A HEADLINE CAUGHT my eye this week. A record number of under-30s in the UK are earning more than a million a year.
It got me thinking.
Twenty-five years old. Millionaire. Not from building something tangible. Mostly from screens. Influence. Attention. Branding.
This seems to be what “doing well” looks like these days. It’s subtle. But it’s there.
What made that the new benchmark?
I look at the world around me, and it feels… strained. Here in Britain, nurses and teachers are exhausted, many leaving their professions. Food banks expanding. Housing unaffordable. Across the world, whole regions are destabilised by war, with millions displaced. Climate anxiety is sitting in the background like low-grade noise.
And yet the biggest rewards seem to flow to those who can hold your attention the longest.
That disconnect unsettles me.
I’m not against wealth. Islam never taught me to be suspicious of money. Some of the companions were hugely successful traders.
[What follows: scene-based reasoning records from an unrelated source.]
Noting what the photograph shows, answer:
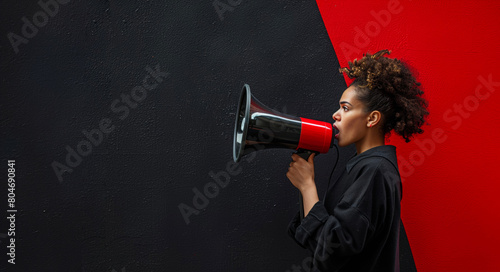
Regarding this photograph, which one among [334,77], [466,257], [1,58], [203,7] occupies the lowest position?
[466,257]

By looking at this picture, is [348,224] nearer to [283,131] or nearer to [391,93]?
[283,131]

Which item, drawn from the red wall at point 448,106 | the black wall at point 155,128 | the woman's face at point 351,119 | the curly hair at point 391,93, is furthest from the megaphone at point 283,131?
the red wall at point 448,106

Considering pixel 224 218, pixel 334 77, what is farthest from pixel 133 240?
Answer: pixel 334 77

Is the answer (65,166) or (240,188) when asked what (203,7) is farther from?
(65,166)

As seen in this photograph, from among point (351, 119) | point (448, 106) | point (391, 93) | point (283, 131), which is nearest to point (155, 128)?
point (283, 131)

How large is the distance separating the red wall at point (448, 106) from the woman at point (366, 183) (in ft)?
1.43

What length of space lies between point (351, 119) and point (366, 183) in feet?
0.83

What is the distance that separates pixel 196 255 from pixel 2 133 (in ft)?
3.65

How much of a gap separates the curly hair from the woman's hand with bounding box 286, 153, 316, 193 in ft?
0.98

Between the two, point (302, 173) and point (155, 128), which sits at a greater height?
point (155, 128)

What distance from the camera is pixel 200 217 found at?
170 centimetres

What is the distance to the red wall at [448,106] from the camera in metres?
1.65

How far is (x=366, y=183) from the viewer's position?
112 cm

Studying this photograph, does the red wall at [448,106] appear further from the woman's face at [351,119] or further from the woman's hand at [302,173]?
the woman's hand at [302,173]
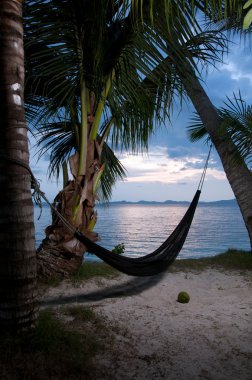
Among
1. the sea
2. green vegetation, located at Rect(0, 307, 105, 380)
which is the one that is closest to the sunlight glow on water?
the sea

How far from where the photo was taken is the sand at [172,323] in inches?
89.1

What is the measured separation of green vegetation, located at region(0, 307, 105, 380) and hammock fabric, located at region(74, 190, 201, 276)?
76cm

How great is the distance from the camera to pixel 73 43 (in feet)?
11.2

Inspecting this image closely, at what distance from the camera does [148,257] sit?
357cm

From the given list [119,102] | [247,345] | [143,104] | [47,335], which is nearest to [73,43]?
[119,102]

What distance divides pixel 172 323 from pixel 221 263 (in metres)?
2.86

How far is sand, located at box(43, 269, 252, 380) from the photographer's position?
2.26m

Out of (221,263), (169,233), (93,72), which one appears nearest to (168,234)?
(169,233)

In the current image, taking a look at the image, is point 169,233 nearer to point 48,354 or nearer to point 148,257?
point 148,257

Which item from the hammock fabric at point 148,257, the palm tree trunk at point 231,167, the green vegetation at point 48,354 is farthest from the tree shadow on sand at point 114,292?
the palm tree trunk at point 231,167

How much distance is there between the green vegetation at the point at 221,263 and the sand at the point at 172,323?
35cm

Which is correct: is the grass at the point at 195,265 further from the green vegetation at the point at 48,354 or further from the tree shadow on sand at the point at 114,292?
the green vegetation at the point at 48,354

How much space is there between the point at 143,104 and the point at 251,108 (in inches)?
85.3

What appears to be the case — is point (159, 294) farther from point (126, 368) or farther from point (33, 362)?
point (33, 362)
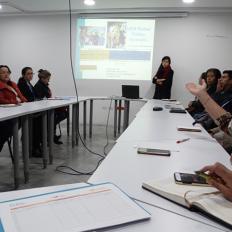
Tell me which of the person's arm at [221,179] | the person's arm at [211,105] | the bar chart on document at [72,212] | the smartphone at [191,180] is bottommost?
the smartphone at [191,180]

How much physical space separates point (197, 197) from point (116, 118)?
438 centimetres

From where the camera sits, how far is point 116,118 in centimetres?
515

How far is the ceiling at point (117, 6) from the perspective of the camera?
4867mm

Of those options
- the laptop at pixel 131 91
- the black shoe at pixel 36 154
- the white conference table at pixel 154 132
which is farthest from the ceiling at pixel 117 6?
the white conference table at pixel 154 132

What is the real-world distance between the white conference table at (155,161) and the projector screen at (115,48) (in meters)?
4.02

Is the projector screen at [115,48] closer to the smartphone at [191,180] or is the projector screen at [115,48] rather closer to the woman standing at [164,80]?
the woman standing at [164,80]

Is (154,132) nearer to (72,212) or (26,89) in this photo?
(72,212)

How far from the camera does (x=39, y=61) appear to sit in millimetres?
6227

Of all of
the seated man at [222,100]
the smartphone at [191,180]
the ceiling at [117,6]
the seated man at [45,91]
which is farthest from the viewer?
the ceiling at [117,6]

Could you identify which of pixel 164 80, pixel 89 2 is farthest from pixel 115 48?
pixel 164 80

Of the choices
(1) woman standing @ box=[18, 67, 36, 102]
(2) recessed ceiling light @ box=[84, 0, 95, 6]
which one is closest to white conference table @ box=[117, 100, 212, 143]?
(1) woman standing @ box=[18, 67, 36, 102]

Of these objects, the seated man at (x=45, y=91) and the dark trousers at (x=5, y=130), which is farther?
the seated man at (x=45, y=91)

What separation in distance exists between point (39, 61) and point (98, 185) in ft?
19.1

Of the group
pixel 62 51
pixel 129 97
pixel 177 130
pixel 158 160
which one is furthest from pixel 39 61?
pixel 158 160
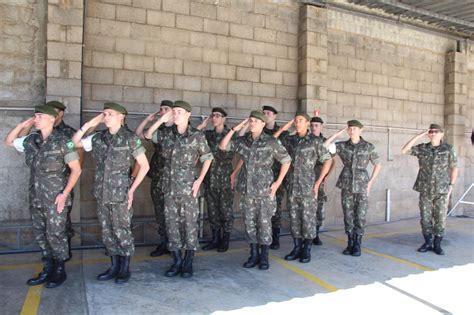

Wealth in itself wasn’t the issue.
But it was never the point.
Somewhere along the way, visibility started to feel like value. If it’s seen, it matters. If it trends, it counts. If it pays well, it must be important.
Social media doesn’t just show lifestyles. It trains desire. It shifts ambition. It tells young people that the highest form of success is to be watched.
And the cost is rarely mentioned. The anxiety. The comparison. The constant measuring of self against curated fragments of other lives. The restlessness after scrolling for too long. Agitation. Dissatisfaction. For no clear reason.
It should be different. There should be real work. The kind that leaves something behind. A repaired system. A healed patient. A student who understands something new. A family fed. A building standing.
There’s weight in that.
The Prophet ﷺ once said that the most beloved people to Allah are those most beneficial to others.
Beneficial. Not famous. Not impressive. Beneficial.
When I read the Qur’an, these verses keeps coming back to me:
أَلْهَىٰكُمُ ٱلتَّكَاثُرُ. حَتَّىٰ زُرْتُمُ ٱلْمَقَابِرَ
Competition in worldly increase distracts you until you visit the graves. (at Takathur 1–2)
Distracts you.
Not destroys you immediately. Not humiliates you. Distracts you. Slowly. Quietly. Until life is over.
I wonder how much of our ambition is just a distraction dressed up as drive.
The world isn’t short of crises. Poverty. Inequality. War and displacement. Systems that are failing the vulnerable. Mental health struggles that keep growing.
These aren’t abstract policy debates. They are human realities.
And I ask myself: what kind of generation are we becoming?
Are we training ourselves to capture attention, or to solve problems? To optimise engagement, or to relieve suffering? To grow platforms, or to rebuild systems?
I don’t ask that as an accusation. I ask it because I know the pull of the easier path. The visible path. The path with quicker rewards.
There’s something heavier about choosing service. It takes longer. It’s less glamorous. It doesn’t trend.
But it builds.
I think about the early Muslims and what they actually did. They didn’t just preach beliefs. They built a state. Built institutions. They organised zakat and the Bayt al-Maal. They developed knowledge and produced the greatest minds. They structured markets and created prosperity for the many. They created endowments that outlived them. They solved human problems. They led the world.
They thought in generations. They understood that knowledge, wealth, and authority were trusts. That is the type of work Islam consistently honours.
But somewhere we’ve allowed ambition to shrink. Personal advancement. Career progression. Financial comfort. Stability for the family.
All good things. Necessary things.
But too small on their own.
The ummah was described as the best nation raised for mankind. For mankind. Not just for itself. That phrase carries responsibility.
If parts of the world are burning, starving, collapsing, then iman can’t remain a private comfort. It has to translate into competence. Into skill. Into contribution.
I don’t think we need fewer ambitious young Muslims. I think we need more. But aimed differently.
Engineers who see infrastructure as an amanah. Economists who question systems that reward extraction over care. Doctors who choose underserved communities. Policy thinkers who refuse cynicism. Entrepreneurs who build with ethics, not just margins.
And yes, even people on social media, but grounded, purposeful, restrained, helping real causes.
And all of them are carrying da’wah through their work. Not just with words, but through presence. Integrity. The problems they choose to tackle. The way they conduct themselves. What they prioritise. Who they serve.
I’ve started asking myself a deeper question when I think about work: If I became successful at this, who would actually benefit?
Not in theory. In reality.
Because one day the numbers won’t matter. Not the salary. Not the followers. Not the visibility.
Accountability will.
That thought isn’t abstract. It’s clarifying.
The issue isn’t that a 25-year-old earns a million pounds. The issue is what that represents to the rest of us. What it trains us to admire. What it trains us to chase.
I don’t want my ambition shaped by algorithms.
I want it shaped by need. By service. By the quiet weight of standing before Allah, knowing I tried to leave something useful behind.
Not just something seen.
That’s the recalibration I’m trying to hold onto.